> ACTIVITY
Instruction for the data below: set down exactly the lines from the line with "Consider this experimental" to the line with "Researchers used a", inclusive, and no others.

◆ ◆ ◆

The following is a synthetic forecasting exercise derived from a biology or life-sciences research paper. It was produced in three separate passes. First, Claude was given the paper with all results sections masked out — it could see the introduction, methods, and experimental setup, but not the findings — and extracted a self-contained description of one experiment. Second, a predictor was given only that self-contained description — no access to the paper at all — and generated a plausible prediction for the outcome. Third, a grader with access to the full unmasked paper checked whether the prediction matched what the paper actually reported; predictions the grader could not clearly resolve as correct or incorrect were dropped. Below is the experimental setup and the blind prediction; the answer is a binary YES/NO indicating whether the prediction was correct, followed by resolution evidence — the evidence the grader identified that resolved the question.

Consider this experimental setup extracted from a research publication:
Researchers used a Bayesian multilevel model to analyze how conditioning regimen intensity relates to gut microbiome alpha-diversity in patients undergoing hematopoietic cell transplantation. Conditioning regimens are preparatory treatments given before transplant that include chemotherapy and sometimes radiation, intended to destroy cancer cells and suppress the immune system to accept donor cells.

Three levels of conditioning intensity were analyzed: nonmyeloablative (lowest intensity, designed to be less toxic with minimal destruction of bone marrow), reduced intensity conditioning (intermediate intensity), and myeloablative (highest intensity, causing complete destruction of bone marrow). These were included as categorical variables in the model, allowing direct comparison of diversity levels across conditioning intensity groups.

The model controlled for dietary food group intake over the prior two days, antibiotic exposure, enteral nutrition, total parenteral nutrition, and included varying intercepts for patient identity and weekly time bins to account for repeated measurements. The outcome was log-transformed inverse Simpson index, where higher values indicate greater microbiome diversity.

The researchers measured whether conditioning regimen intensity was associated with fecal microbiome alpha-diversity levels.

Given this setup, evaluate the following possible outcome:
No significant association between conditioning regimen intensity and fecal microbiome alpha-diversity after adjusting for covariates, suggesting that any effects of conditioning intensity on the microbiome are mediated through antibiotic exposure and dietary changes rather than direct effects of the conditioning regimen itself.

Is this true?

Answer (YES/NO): NO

◆ ◆ ◆

> YOUR SOLUTION
Consider this experimental setup extracted from a research publication:
Researchers used a Bayesian multilevel model to analyze how conditioning regimen intensity relates to gut microbiome alpha-diversity in patients undergoing hematopoietic cell transplantation. Conditioning regimens are preparatory treatments given before transplant that include chemotherapy and sometimes radiation, intended to destroy cancer cells and suppress the immune system to accept donor cells.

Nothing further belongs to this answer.